Quality Improvement Works: Pittsburgh Hospitals Significantly Reduce Bloodstream and MRSA Infections, Double Reporting of Medication Errors
Field of Work: Quality improvement in hospitals
Problem Synopsis: In its 1999 report, To Err Is Human: Building a Safer Health System, the National Academy of Science's Institute of Medicine (IOM) reported that medical errors in hospitals killed between 44,000 and 98,000 people a year. The IOM's follow-up report, Crossing the Quality Chasm: A New Health System for the 21st Century, laid blame for most medical errors on the health care system, not providers, and called for a complete redesign of America's health care delivery system.
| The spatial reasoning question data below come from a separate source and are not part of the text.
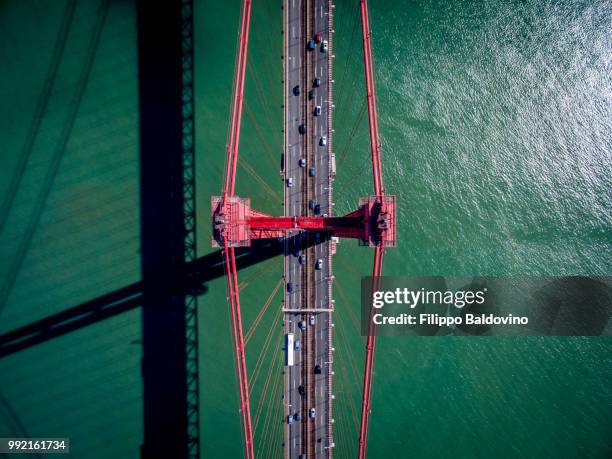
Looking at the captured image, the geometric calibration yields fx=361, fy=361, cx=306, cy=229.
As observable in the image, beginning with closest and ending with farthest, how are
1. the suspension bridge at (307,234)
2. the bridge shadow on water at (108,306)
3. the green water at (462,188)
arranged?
1. the suspension bridge at (307,234)
2. the green water at (462,188)
3. the bridge shadow on water at (108,306)

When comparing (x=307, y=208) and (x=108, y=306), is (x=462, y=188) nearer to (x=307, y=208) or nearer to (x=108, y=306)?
(x=307, y=208)

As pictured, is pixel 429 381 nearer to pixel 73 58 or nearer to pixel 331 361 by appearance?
pixel 331 361

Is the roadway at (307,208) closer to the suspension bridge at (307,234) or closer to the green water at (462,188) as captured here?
the suspension bridge at (307,234)

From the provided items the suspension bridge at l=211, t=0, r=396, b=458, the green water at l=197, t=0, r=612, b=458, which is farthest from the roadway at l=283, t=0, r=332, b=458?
the green water at l=197, t=0, r=612, b=458

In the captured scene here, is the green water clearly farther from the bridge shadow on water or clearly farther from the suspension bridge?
the suspension bridge

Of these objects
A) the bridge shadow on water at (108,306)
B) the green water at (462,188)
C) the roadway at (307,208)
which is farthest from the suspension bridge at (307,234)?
the bridge shadow on water at (108,306)

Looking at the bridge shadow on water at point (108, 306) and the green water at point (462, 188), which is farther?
the bridge shadow on water at point (108, 306)

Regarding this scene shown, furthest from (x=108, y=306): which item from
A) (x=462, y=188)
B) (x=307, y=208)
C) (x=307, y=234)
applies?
(x=462, y=188)
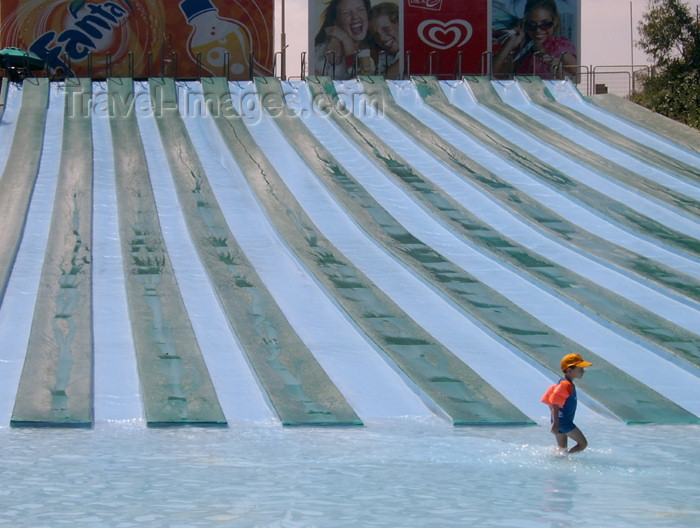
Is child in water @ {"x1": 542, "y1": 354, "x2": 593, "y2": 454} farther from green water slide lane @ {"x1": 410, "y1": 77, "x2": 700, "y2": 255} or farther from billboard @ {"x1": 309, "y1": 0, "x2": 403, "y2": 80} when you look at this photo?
billboard @ {"x1": 309, "y1": 0, "x2": 403, "y2": 80}

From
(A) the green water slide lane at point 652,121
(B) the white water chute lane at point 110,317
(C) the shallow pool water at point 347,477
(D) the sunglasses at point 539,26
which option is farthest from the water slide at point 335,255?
(D) the sunglasses at point 539,26

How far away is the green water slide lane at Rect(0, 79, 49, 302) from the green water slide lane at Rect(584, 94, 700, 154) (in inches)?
340

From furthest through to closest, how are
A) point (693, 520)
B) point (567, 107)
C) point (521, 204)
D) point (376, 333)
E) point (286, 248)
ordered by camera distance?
point (567, 107) < point (521, 204) < point (286, 248) < point (376, 333) < point (693, 520)

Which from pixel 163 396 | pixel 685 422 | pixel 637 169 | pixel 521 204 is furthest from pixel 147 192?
pixel 685 422

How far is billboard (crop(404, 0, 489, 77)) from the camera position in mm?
22281

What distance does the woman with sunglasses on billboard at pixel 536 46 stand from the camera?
22.4 meters

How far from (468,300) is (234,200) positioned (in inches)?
152

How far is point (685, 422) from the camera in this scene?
733 cm

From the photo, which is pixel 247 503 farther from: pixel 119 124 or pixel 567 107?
pixel 567 107

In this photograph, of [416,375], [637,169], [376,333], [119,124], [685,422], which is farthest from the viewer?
[119,124]

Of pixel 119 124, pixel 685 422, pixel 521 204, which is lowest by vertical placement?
pixel 685 422

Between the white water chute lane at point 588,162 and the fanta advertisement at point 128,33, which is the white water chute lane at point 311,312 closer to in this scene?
the white water chute lane at point 588,162

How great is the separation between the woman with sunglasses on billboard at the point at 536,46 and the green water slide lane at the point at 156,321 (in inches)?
442

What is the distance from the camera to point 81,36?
21.6 m
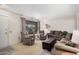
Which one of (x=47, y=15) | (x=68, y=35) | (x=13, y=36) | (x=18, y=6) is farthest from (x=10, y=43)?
(x=68, y=35)

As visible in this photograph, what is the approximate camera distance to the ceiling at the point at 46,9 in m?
2.37

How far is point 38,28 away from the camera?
243 centimetres

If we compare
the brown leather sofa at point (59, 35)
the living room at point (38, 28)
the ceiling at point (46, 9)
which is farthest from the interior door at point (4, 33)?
the brown leather sofa at point (59, 35)

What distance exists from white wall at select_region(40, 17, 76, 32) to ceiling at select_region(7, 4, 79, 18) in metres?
0.08

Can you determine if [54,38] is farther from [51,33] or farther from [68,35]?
[68,35]

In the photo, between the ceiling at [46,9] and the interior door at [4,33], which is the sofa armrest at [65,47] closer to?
the ceiling at [46,9]

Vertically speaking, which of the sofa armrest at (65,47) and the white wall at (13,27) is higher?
the white wall at (13,27)

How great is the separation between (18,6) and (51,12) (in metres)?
0.62

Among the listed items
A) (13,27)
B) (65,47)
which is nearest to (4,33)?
(13,27)

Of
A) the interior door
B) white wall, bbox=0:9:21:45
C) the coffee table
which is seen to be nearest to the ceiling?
white wall, bbox=0:9:21:45

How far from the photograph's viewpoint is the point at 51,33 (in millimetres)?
2424

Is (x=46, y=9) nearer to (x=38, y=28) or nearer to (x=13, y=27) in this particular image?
(x=38, y=28)

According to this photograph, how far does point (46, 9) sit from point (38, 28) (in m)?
0.38

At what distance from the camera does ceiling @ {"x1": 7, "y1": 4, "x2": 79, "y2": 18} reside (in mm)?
2373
Synopsis of the Work: In 1999, Pittsburgh's philanthropic, business and health care leaders established the Pittsburgh Regional Healthcare Initiative (PRHI) to improve health care quality in Southwestern Pennsylvania. From 2000 to 2004, PRHI partnered with area hospitals in a project designed to improve quality of care and patient safety. From 2001 to 2003, researchers from the RAND Corporation conducted an evaluation comparing PRHI with regional coalitions working to improve health care quality in Cleveland, Minneapolis-St. Paul and Rochester, N.Y.
PRHI reported the following quality improvements:
- Between 2001 and 2005, a total of 32 PRHI hospitals achieved a 68 percent reduction in bloodstream infections associated with central venous lines.
- The Veterans Health Administration Pittsburgh Healthcare System reported an 85 percent reduction in methicillin-resistant Staphylococcus aureus (MRSA) infections in the hospital's postsurgical units.
- As a consequence of an effort among partnering hospitals to increase the reporting of medical errors and to target reductions, the number of medication errors reported by partnering hospitals nearly doubled.
In the report Regional Health Quality Improvement Coalitions: Lessons Across the Life Cycle, the evaluator listed a number of factors important for enabling PRHI and other regional coalitions to organize and progress toward their goals. Chief among these are: strong leadership; broad-based community commitment; availability of financial resources and incentives; adaptability and flexibility; dissemination of credible, objective and actionable data-driven information; and physician leadership in initiative development.